Wollen Sie, dass die Europäische Union die verpflichtende Übersiedlung von Nicht-Ungarn nach Ungarn gegen den Willen der Nationalversammlung anordnen kann?

Das ist die Frage, die am Sonntag den Ungarinnen und Ungarn zur “Volksabstimmung” vorgelegt wird. Warum auch nicht? Ob man das will oder nicht, das scheint doch auf den ersten Blick keine illegitime Frage zu sein. Vielleicht will sich die Regierung ja vergewissern, ob sie in ihrem Kampf gegen die europäischen Flüchtlingsquoten, den sie mit den Amtskollegen aus Warschau, Prag und Bratislava so erbittert führt, in der eigenen Bevölkerung hinreichend große Unterstützung findet. Kann man doch mal machen, oder?

Klar kann man das machen. Aber dann darf man es nicht Volksabstimmung nennen. Es doch zu tun, ist ein Etikettenschwindel, der verdeckt, dass dieses Verfahren nicht nur keine demokratische Legitimation erzeugt, sondern im Gegenteil welche kostet.

Es gibt eine Vielzahl guter Gründe, zu diesem Quoten-Referendum in Ungarn auf Distanz zu gehen. Politisch schon sowieso, allein schon wegen der gigantischen PR-Kampagne, mit der die Regierung der Bevölkerung einzubläuen trachtet, dass man sich Flüchtlingen nur mit gezücktem Pfefferspray  nähern sollte. Und selbst wenn man gegen Flüchtlingsquoten ist, ist nicht leicht einzusehen, wieso das ungarische Volk berufen sein soll, über einen EU-Rechtsakt abzustimmen, ohne dass auch die Portugiesen, Finnen und Österreicher dazu gehört werden.

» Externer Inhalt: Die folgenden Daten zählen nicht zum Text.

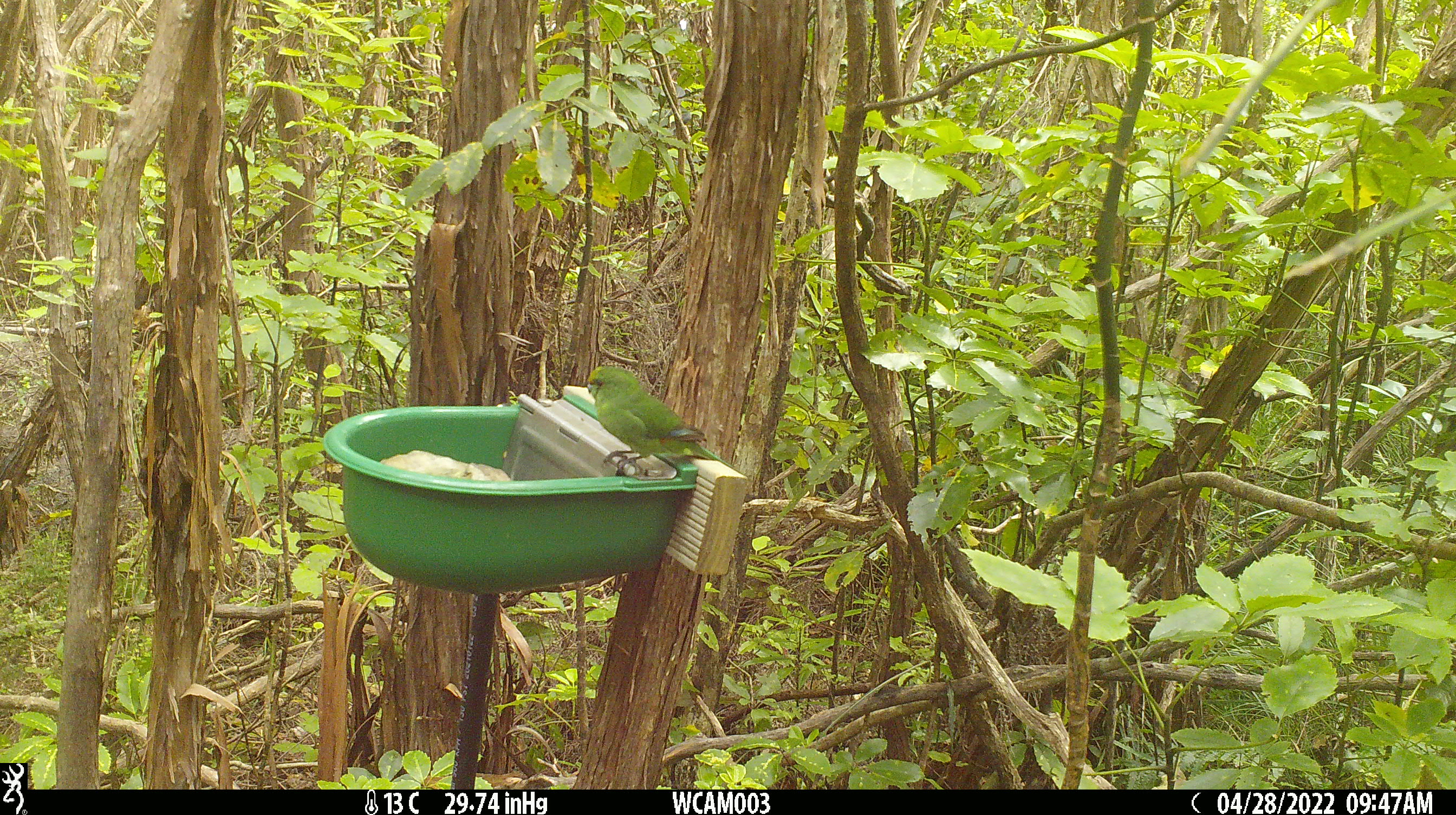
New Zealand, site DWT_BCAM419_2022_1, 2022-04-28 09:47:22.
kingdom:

Auch rechtlich ist die Sache fragwürdig, verbietet doch Art. 8 Abs. 3d der ungarischen Verfassung Referenden über Verpflichtungen, die aus einem internationalen Abkommen erwachsen. Und schließlich fehlt es auch demokratietheoretisch nicht an Ansatzpunkten für Kritik, und zwar auch und gerade von Verfechtern direkt-demokratischer Verfahren zur kollektiven Willens- und Entscheidungsfindung.

Daniel Schily, von mir sehr geschätztes Vorstandsmitglied bei Democracy International, empört sich zu allererst über die Tatsache, dass hier nicht das ungarische Volk abstimmt, sondern die ungarische Regierung abstimmen lässt. Premierminister Viktor Orbán “nutzt das ungarische Wahlvolk, um seine Politik gegen die EU und gegen Flüchtlinge bestätigen zu lassen. Damit steht die Abstimmung konträr zur Idee der direkten Demokratie, die vorsieht, dass Bürger einen Gesetzesentwurf initiieren, um damit die Politik der Parlamentsmehrheit beeinflussen zu können.”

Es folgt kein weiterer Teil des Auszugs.